President Joe Biden has named a new doctor to lead the National Institutes of Health, the world’s largest biomedical research agency that leads the United State’s public health efforts.

Dr. Monica Bertagnolli, a cancer surgeon who currently leads the NIH’s National Cancer Institute and announced last year she was diagnosed with breast cancer, is the president’s pick and will have her nomination go before the Senate.


What You Need To Know

  • Dr. Monica Bertagnolli, a cancer surgeon who currently leads the NIH’s National Cancer Institute and announced last year she was diagnosed with breast cancer, is the president’s pick to lead the National Institutes of Health and will have her nomination go before the Senate.

  • Cancer is a particular focus of Biden’s, having lost his eldest son Beau to brain cancer in 2015. The president and First Lady Jill Biden both had lesions of the most common form of skin cancer removed earlier this year

  • Biden renewed his efforts for a "cancer moonshot" in his 2022 State of the Union address with the goal of cutting “the cancer death rate by at least 50% over the next 25 years”

  • Bertagnolli will be tasked with leading the agency’s broad research mandate while advancing the president’s cancer agenda, continuing to address the COVID-19 pandemic, and working to improve health in a country that one report from last year found has “the worst health outcomes overall of any high income nation"

“Dr. Bertagnolli has spent her career pioneering scientific discovery and pushing the boundaries of what is possible to improve cancer prevention and treatment for patients, and ensuring that patients in every community have access to quality care,” Biden said in a statement. “As Director of the National Cancer Institute, Dr. Bertagnolli has advanced my Cancer Moonshot to end cancer as we know it.”

Cancer is a particular focus of Biden’s, having lost his eldest son Beau to brain cancer in 2015. The president and First Lady Jill Biden both had lesions of the most common form of skin cancer removed earlier this year.

In President Barack Obama’s final State of the Union speech in 2016, he tasked Biden with a “cancer moonshot” to “make America the country that cures cancer one and for all.” Biden renewed those efforts in his 2022 State of the Union address with the goal of cutting “the cancer death rate by at least 50% over the next 25 years” by turning “more cancers from death sentences into treatable diseases.”

Bertagnolli’s career as an oncologist started as a surgeon at Brigham and Women’s Hospital in Boston, became the chief of the surgical oncology division at the Dana-Farber Brigham Cancer Center, and later served as a professor of surgery at Harvard Medical School. She was named the first woman to direct the National Cancer Institute last October and announced her own cancer diagnosis in December. 

“Having been an oncologist my entire career, it was always—and still is—all about the patients and survivors,” Bertagnolli said in a statement at the time. “It’s one thing to know about cancer as a physician, but it is another to experience it firsthand as a patient as well. To anyone with cancer today: I am truly in this together with you.”
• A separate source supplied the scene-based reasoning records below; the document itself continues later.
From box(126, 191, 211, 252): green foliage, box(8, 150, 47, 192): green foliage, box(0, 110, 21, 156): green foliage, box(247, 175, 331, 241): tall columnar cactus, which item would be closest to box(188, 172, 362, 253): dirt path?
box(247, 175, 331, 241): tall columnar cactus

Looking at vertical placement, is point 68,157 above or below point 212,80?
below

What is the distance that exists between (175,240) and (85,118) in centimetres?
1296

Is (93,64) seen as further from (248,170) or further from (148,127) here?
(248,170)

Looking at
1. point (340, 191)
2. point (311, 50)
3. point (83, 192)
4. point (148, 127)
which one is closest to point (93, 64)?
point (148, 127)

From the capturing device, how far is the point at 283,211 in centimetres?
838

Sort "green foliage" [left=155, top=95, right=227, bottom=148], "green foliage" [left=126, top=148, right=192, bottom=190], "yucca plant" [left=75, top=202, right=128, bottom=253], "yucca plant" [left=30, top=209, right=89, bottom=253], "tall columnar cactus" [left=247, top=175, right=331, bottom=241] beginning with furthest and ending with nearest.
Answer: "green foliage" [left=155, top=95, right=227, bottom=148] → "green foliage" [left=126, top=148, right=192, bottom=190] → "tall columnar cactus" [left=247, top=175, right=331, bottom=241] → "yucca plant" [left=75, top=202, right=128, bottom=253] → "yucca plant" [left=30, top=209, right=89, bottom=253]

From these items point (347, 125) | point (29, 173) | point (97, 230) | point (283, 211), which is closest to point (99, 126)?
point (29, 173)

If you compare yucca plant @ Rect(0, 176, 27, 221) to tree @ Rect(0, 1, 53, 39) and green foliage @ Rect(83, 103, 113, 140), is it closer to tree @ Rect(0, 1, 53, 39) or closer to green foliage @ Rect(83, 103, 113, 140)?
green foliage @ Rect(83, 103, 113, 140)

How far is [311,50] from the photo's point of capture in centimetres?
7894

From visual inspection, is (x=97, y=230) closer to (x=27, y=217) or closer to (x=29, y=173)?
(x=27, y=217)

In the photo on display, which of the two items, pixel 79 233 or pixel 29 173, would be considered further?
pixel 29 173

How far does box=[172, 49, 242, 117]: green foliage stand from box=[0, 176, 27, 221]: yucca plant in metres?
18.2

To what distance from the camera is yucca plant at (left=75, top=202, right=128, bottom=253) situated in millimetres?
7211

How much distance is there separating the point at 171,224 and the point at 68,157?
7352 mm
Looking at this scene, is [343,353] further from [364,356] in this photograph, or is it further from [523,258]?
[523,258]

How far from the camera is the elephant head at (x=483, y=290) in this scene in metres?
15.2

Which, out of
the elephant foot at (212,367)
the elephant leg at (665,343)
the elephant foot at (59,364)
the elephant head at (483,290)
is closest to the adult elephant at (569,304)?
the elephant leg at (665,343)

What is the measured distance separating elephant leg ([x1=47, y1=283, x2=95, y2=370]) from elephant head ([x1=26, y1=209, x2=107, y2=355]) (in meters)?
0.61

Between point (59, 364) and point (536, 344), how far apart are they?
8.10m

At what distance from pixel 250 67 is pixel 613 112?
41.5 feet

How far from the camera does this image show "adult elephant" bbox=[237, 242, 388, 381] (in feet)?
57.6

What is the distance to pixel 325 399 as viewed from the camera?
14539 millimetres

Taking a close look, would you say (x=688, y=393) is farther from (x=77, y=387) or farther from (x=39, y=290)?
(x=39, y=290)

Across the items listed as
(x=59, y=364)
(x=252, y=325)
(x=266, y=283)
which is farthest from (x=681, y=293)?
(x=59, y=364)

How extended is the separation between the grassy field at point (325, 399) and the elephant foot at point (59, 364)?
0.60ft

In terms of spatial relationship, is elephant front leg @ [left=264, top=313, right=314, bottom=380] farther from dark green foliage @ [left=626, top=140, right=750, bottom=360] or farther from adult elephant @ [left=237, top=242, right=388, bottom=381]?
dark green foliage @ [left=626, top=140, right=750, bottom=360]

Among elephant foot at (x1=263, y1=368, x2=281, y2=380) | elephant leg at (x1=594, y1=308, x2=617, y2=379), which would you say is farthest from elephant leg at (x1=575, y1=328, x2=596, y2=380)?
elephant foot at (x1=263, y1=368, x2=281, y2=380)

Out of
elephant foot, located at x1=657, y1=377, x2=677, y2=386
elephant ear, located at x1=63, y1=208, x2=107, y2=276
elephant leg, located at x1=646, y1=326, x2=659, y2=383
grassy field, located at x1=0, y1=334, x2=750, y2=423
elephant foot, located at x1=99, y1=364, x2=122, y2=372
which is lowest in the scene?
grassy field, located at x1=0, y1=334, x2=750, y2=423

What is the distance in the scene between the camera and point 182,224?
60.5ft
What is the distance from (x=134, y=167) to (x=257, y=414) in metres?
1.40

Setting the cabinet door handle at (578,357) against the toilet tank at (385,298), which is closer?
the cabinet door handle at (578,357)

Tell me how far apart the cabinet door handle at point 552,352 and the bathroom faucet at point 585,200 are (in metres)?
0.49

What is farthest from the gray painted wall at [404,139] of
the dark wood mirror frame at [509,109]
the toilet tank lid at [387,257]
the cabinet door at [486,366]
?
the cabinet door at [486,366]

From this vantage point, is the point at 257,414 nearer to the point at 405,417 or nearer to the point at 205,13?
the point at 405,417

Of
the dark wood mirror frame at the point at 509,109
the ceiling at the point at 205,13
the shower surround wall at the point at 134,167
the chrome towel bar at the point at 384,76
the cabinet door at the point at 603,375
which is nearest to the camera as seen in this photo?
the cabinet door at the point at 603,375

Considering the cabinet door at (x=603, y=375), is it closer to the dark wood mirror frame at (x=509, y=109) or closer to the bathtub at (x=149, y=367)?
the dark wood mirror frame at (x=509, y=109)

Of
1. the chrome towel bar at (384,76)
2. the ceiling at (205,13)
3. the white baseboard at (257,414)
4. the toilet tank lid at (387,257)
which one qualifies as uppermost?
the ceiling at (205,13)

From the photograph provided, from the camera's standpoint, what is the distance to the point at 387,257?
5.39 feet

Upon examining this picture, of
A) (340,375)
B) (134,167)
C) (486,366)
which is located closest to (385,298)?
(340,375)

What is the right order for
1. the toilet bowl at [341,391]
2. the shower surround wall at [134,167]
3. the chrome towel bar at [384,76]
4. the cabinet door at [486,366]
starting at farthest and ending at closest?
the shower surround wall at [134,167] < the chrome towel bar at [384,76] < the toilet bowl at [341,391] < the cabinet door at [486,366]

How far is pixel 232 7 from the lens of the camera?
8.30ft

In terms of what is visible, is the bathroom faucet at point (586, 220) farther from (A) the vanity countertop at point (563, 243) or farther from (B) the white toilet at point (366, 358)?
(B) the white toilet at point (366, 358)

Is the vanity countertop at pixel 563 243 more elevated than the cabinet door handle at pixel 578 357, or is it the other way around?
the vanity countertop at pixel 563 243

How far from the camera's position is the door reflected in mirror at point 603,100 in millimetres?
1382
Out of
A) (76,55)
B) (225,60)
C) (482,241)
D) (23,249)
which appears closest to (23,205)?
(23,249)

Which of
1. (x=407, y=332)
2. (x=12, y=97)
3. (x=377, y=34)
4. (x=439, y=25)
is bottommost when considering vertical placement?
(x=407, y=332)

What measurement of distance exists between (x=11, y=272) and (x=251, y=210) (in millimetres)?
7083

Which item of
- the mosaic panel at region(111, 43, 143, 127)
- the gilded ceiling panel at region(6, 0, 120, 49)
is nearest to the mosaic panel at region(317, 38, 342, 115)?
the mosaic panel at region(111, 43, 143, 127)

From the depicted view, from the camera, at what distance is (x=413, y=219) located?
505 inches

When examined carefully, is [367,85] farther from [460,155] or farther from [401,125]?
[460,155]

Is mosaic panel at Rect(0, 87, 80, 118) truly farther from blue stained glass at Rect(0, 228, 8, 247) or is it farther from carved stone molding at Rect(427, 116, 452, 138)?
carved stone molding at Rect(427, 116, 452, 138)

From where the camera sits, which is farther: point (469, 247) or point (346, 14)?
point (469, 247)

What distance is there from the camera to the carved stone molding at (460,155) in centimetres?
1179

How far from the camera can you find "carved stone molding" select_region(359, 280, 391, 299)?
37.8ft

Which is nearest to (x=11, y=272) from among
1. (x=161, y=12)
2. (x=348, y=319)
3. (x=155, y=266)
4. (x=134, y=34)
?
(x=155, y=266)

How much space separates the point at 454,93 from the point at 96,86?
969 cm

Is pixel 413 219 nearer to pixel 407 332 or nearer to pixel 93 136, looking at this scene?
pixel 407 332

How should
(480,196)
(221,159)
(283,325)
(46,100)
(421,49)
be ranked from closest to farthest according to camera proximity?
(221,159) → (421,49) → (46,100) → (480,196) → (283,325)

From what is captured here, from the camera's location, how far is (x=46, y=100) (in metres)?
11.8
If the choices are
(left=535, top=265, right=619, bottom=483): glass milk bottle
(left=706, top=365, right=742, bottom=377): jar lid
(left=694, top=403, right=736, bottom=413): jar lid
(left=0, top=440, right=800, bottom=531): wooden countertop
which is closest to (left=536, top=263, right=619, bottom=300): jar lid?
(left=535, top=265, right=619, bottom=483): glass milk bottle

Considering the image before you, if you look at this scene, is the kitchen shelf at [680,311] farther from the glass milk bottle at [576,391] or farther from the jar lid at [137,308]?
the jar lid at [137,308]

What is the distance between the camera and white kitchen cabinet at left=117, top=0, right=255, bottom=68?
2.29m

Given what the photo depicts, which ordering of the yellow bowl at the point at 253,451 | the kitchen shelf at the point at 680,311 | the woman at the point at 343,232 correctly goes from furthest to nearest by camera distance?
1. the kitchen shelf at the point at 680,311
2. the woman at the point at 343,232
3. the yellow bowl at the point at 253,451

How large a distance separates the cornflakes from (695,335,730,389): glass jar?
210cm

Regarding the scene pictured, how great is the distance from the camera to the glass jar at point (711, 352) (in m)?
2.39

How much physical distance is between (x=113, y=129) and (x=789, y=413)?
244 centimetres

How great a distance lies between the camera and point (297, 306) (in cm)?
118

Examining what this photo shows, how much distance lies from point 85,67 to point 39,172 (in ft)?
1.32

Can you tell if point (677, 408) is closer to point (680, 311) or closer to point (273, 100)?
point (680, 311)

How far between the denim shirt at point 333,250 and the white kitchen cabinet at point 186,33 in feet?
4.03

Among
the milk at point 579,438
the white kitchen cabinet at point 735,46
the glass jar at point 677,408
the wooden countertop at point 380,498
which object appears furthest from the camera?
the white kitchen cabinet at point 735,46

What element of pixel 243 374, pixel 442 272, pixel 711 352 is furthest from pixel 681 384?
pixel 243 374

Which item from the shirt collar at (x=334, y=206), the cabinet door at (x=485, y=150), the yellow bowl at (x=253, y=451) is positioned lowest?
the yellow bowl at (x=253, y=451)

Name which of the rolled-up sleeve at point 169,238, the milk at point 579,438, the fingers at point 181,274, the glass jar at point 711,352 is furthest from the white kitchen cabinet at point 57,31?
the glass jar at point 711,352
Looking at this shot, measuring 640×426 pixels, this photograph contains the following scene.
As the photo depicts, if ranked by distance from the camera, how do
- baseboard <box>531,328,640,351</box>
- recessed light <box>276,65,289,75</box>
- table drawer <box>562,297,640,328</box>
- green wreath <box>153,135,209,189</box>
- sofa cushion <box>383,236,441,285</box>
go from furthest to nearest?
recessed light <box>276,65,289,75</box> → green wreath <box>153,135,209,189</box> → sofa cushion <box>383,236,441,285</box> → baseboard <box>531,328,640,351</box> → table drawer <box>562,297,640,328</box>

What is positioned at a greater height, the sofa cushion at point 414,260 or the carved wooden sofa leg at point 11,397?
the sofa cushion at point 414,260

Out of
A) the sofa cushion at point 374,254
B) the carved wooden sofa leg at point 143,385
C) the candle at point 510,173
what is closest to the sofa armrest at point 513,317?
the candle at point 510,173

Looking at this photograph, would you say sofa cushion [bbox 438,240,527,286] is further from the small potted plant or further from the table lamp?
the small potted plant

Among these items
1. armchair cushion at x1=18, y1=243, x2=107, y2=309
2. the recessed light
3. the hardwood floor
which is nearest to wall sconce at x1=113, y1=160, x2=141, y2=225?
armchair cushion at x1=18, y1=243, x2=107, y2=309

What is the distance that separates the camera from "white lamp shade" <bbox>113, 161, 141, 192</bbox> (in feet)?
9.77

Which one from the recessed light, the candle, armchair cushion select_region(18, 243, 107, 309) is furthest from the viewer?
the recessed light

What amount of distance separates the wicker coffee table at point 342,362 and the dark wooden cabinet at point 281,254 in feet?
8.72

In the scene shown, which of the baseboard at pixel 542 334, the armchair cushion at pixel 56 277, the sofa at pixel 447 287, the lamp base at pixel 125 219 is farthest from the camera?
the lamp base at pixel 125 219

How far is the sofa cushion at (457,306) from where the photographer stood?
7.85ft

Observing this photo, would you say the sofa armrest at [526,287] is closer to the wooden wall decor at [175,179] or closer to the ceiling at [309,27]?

Bertagnolli is Biden’s choice to replace Dr. Lawrence Tabak, who has served on an interim basis since December 2021 and was previously the agency’s principal deputy director since 2009. Tabak, whose background is in biochemical research and dentistry, replaced the NIH’s last permanent director Francis Collins, an Obama-appointed geneticist who served 12 years on the job.

The NIH is composed of 27 institutes and centers focused on different diseases and body parts, from cancer and diabetes to alcoholism and drug abuse to genetic research and child development. It had a mre than $46 billion budget in fiscal year 2023 and Biden is asking for $51.1 billion in the next budget.

Bertagnolli will be tasked with leading the agency’s broad research mandate while advancing the president’s cancer agenda, continuing to address the COVID-19 pandemic, and working to improve health in a country that one report from last year found has “the worst health outcomes overall of any high income nation.”

“Americans are more likely to die younger, and from avoidable causes, than residents of peer countries,” read the report from the Commonwealth Fund, a century-old independent research organization. “The U.S. has the lowest life expectancy at birth, the highest death rates for avoidable or treatable conditions, the highest maternal and infant mortality, and among the highest suicide rates.”

The report also found the U.S. spends much more per person and as a share of GDP than other wealthy countries, despite Americans seeing physicians less often.